A column by David Carr in the New York Times got me thinking about the nature of impartiality and activism, and how they apply—or don’t—to professional philanthropy. With the headline “Journalism, Even When It’s Tilted,” Carr says that “the line between two ‘isms’—journalism and activism—is becoming difficult to discern.” Carr defines an activist as “someone driven by an agenda beyond seeking information on the public’s behalf.” Is philanthropy headed in the same direction?
Carr is well known in the Twin Cities as a journalist, including his role as editor of Twin Cities Reader. His piece was prompted by the Guardian’s coverage of the Edward Snowden case, and he continues from there to explore the ways activism both fuels and hinders news coverage. “I do think that activism—which is admittedly accompanied by the kind of determination that can prompt discovery—can also impair vision. If an agenda is in play and momentum is at work, cracks may go unexplored … the tendentiousness of ideology creates its own narrative.”
What does this have to do with philanthropy? First, a bit of history. In 1965, the Council on Foundations, a membership organization for foundations and corporate giving programs, had 244 organizational members. By the 1970s, professional philanthropy began getting traction, and it became possible for professionals to have a career in private philanthropy. Today the council’s membership stands at 1,700 worldwide, and its operating budget is $17.8 million.
To help inform best practices as the field grew, in 1980 the council developed a formal statement of principles and practices of effective grantmaking. Providing guidelines for effective governance, transparency, and respectful relationships with applicants and grantees, the landmark document created new expectations for private philanthropy’s public accountability. (The Minnesota Council on Foundations was the first regional association to adopt Principles for Grantmakers, in the early 1990s.)
Since then individual philanthropies have gone further, creating ethics codes for their program officers and staff.
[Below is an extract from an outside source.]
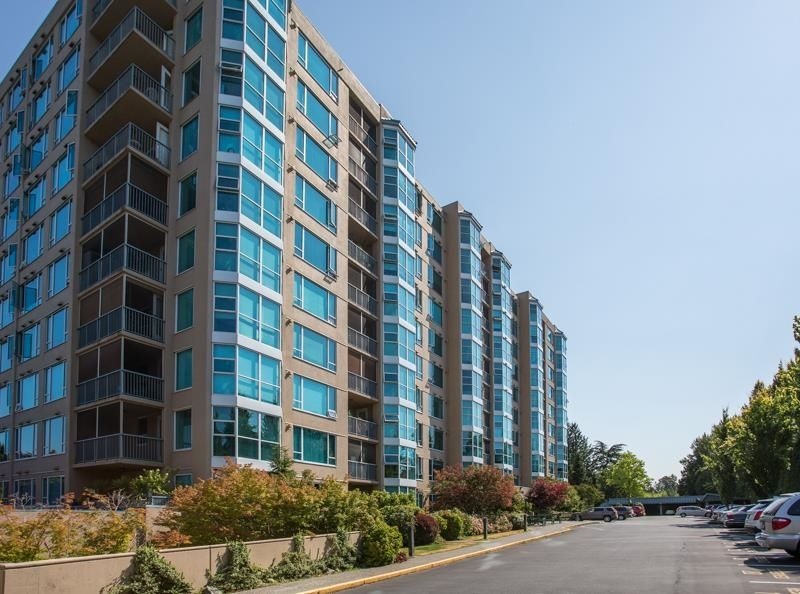 """Main Photo: 1011 12148 224 Street in Maple Ridge: East Central Condo for sale in """"Panorama"""" : MLS®# R2601212"""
The Kresge Foundation, based in Troy, Michigan, (now led by former Minneapolitan Rip Rapson), posts its Grantmaker Guidelines on the web. The guidelines commit foundation staff to timely communication (an oft-cited problem with foundations) and to being “respectful of applicants’ agendas and priorities.” However, philanthropy’s ethics codes are far less strict than those of most journalism organizations. The comparisons are worth exploring. Both operate effectively only when the public trusts their institutions, and both receive special legal treatment (journalists have constitutional protections under the First Amendment, and foundations are tax-exempt).
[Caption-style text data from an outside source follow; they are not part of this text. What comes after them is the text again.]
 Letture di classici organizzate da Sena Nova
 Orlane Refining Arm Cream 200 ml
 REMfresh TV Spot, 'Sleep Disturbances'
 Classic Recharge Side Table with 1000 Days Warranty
Both professions are gatekeepers for limited community resources—in one case dollars, in the other column-inches or airtime. Both must be open to new ideas, whatever the source, perspective, or agenda, and both should be able to sniff out the difference between proposed agendas and realistic outcomes.
Public trust in any institution relies on our perception of its ethical principles. Public trust in journalism and in non-governmental organizations is falling. Much of the general public questions journalism’s adherence to fairness, accuracy, and balance—the profession’s ethical foundations. For philanthropy, are existing ethics codes strong enough to instill public trust in our increasingly polarized society? “Activists can and often do reveal the truth, but the primary objective remains winning the argument,” says Carr. Is activism in foundations an equally blinding force in determining who wins the money?
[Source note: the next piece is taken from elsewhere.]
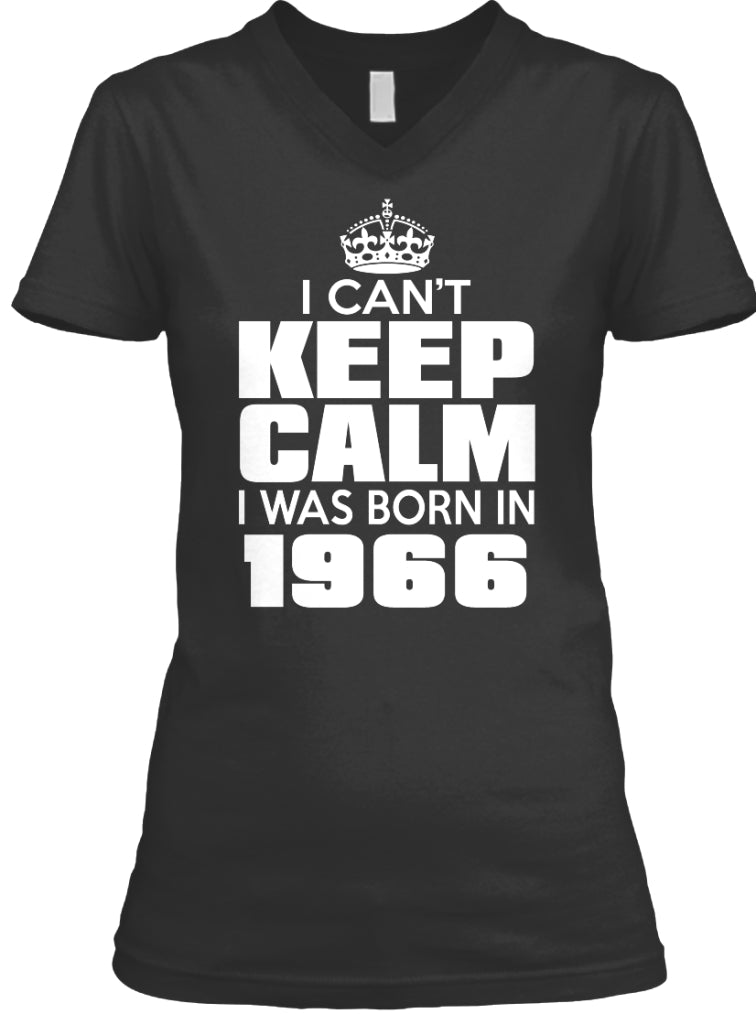 I WAS BORN IN 1966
There’s no easy line to draw for philanthropy, no absolute measure of whether an unhelpful activism has overtaken the grantmaking process. It’s worth reflecting on this subject and reviewing the practices of leading journalism organizations for insight, admitting first that journalism ethics are themselves a contentious subject. That said, they do provide the public with a standard against which news practices can be assessed.
Consider these excerpts. “No significant strand of thought is knowingly unreflected or underrepresented,” states the BBC’s statement of editorial values. “Journalists should not take part in public relations workshops that charge admission or imply privileged access,” says the New York Times. “No one may wear campaign buttons or display any sign of political partisanship while working for our company inside or outside the office,” the Times continues. “Journalists do not take part in politics. . . . They may not give money to any political candidate or election cause or raise money for one.” How many philanthropies hold staff and trustees to these standards of impartiality?
In fact, nonprofits and foundations are increasingly involved in advocacy causes. The tax code permits this involvement within limits (and among nonprofit associations, it is strongly encouraged). I am not suggesting that nonprofits relinquish their role in informing public policy. What I am saying is that there is a relationship between earning public trust and the public’s growing cynicism toward and distrust of activism when it is disguised as impartiality. I’m drawing a comparison between scrutiny of breaches in the published ethical standards of journalists and the lack of more detailed ethical codes in philanthropy.
Such comparisons can lead to important discoveries about who is present and who is left out when we set the philanthropic table. Today society views objectivity as an unattainable stance: Each of us carries biases of which we are more and less aware. Ethical practice in philanthropy, as well as in journalism, means examining our biases, and exploring the terrain of impartiality. Carr’s column is a great starting point for the conversation.